§ Problem to work on
Write the data below out exactly as it stands. Do not include the pictures.

§ Data provided
>>>

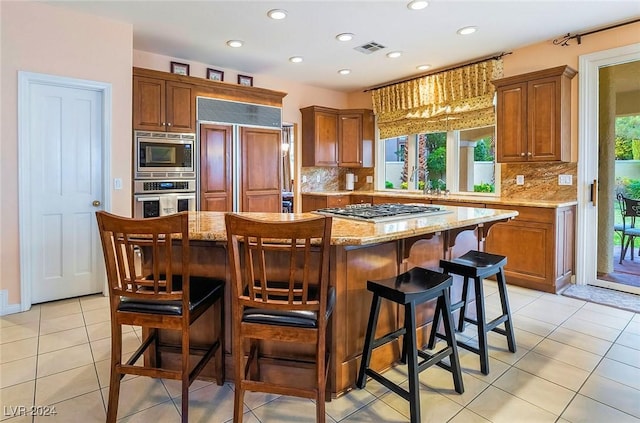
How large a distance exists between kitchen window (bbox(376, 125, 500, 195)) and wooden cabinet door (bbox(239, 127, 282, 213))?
6.59 feet

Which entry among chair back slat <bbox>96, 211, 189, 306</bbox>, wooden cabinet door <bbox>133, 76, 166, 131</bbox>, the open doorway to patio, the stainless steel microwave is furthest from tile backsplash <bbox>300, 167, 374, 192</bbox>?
chair back slat <bbox>96, 211, 189, 306</bbox>

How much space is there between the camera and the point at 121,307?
174cm

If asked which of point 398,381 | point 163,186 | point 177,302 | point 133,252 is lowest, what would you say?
point 398,381

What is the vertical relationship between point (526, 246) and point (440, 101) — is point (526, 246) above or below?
below

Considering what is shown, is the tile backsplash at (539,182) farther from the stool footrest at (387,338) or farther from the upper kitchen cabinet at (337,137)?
the stool footrest at (387,338)

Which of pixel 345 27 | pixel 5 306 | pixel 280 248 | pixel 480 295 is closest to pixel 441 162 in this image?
pixel 345 27

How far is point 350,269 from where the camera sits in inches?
79.4

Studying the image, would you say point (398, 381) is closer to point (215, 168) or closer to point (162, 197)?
point (162, 197)

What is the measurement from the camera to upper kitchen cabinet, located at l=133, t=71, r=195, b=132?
12.7 feet

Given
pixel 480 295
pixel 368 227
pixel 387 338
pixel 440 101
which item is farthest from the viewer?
pixel 440 101

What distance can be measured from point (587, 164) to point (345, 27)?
2940 millimetres

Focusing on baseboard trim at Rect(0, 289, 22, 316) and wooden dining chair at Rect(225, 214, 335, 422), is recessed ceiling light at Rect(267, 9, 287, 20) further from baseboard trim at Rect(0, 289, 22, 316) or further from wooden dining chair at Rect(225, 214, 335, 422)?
baseboard trim at Rect(0, 289, 22, 316)

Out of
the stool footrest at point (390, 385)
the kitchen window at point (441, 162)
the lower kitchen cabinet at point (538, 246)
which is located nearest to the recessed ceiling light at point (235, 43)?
the kitchen window at point (441, 162)

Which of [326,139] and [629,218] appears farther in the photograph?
[326,139]
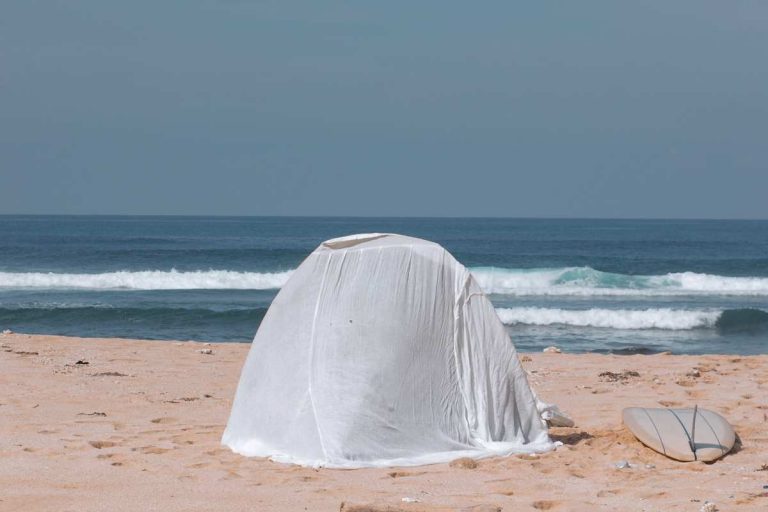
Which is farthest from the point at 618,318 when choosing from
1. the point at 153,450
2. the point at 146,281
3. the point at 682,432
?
the point at 146,281

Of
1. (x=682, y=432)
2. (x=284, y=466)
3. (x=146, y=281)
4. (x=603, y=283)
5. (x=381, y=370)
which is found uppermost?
(x=381, y=370)

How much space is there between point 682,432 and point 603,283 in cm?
2493

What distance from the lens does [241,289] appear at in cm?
3034

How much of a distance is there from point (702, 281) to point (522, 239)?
29317 mm

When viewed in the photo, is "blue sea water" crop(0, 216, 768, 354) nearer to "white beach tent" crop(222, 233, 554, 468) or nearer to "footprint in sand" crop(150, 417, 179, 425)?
"footprint in sand" crop(150, 417, 179, 425)

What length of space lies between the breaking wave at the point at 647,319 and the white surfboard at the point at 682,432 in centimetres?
1304

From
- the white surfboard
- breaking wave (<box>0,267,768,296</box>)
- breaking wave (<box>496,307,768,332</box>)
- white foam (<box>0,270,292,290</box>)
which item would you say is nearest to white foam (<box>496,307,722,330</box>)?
breaking wave (<box>496,307,768,332</box>)

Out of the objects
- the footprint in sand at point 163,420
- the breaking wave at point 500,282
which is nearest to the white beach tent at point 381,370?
the footprint in sand at point 163,420

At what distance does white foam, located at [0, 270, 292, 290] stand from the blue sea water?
0.06 meters

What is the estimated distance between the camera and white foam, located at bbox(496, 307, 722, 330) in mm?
20766

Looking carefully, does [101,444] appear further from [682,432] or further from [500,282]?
[500,282]

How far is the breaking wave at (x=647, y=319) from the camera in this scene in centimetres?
2072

<<<

§ Written reply
How large a distance exists between kitchen window (bbox(376, 125, 500, 195)) and wooden cabinet door (bbox(239, 127, 282, 213))?
6.59 feet

Which entry among chair back slat <bbox>96, 211, 189, 306</bbox>, wooden cabinet door <bbox>133, 76, 166, 131</bbox>, the open doorway to patio, the stainless steel microwave is furthest from tile backsplash <bbox>300, 167, 374, 192</bbox>?
chair back slat <bbox>96, 211, 189, 306</bbox>

How much space is there between the camera and the point at 121,307?
174cm

If asked which of point 398,381 | point 163,186 | point 177,302 | point 133,252 is lowest, what would you say?
point 398,381

What is the vertical relationship between point (526, 246) and point (440, 101) — is point (526, 246) above or below?
below

Considering what is shown, is the tile backsplash at (539,182) farther from the stool footrest at (387,338) or farther from the upper kitchen cabinet at (337,137)?
the stool footrest at (387,338)

Which of pixel 345 27 | pixel 5 306 | pixel 280 248 | pixel 480 295 is closest to pixel 441 162 in this image?
pixel 345 27

How far is point 350,269 from where the camera sits in inches?
79.4

Studying the image, would you say point (398, 381) is closer to point (215, 168) or closer to point (162, 197)?
point (162, 197)

What is the measurement from the camera to upper kitchen cabinet, located at l=133, t=71, r=195, b=132?
12.7 feet

Given
pixel 480 295
pixel 368 227
pixel 387 338
pixel 440 101
which item is farthest from the viewer?
pixel 440 101

What distance can be measured from point (587, 164) to point (345, 27)?
2940 millimetres

Focusing on baseboard trim at Rect(0, 289, 22, 316) and wooden dining chair at Rect(225, 214, 335, 422), is recessed ceiling light at Rect(267, 9, 287, 20) further from baseboard trim at Rect(0, 289, 22, 316) or further from wooden dining chair at Rect(225, 214, 335, 422)?
baseboard trim at Rect(0, 289, 22, 316)

Out of
the stool footrest at point (390, 385)
the kitchen window at point (441, 162)
the lower kitchen cabinet at point (538, 246)
which is located nearest to the recessed ceiling light at point (235, 43)?
the kitchen window at point (441, 162)

Which of [326,139] and [629,218] appears farther in the photograph?
[326,139]
Which is farthest from the point at 618,318 when choosing from
1. the point at 153,450
2. the point at 146,281
3. the point at 682,432
?
the point at 146,281

Of
1. (x=682, y=432)
2. (x=284, y=466)
3. (x=146, y=281)
4. (x=603, y=283)
5. (x=381, y=370)
which is found uppermost?
(x=381, y=370)

How much space is there between point 682,432 and point 603,283 in cm?
2493

What distance from the lens does [241,289] appear at in cm?
3034

How much of a distance is there from point (702, 281) to point (522, 239)?
29317 mm

When viewed in the photo, is "blue sea water" crop(0, 216, 768, 354) nearer to "white beach tent" crop(222, 233, 554, 468) or nearer to "footprint in sand" crop(150, 417, 179, 425)?
"footprint in sand" crop(150, 417, 179, 425)

What length of space lies between the breaking wave at the point at 647,319 and the white surfboard at the point at 682,432 in centimetres?
1304

From
- the white surfboard
- breaking wave (<box>0,267,768,296</box>)
- breaking wave (<box>496,307,768,332</box>)
- white foam (<box>0,270,292,290</box>)
which item would you say is nearest to white foam (<box>496,307,722,330</box>)?
breaking wave (<box>496,307,768,332</box>)

Out of the objects
- the footprint in sand at point 163,420
- the breaking wave at point 500,282
which is nearest to the white beach tent at point 381,370?
the footprint in sand at point 163,420

At what distance does white foam, located at [0, 270, 292, 290] stand from the blue sea water?
0.06 meters

What is the estimated distance between the camera and white foam, located at bbox(496, 307, 722, 330) in mm?
20766

Looking carefully, does [101,444] appear further from [682,432] or further from [500,282]?
[500,282]

How far is the breaking wave at (x=647, y=319) from the camera in this scene in centimetres?
2072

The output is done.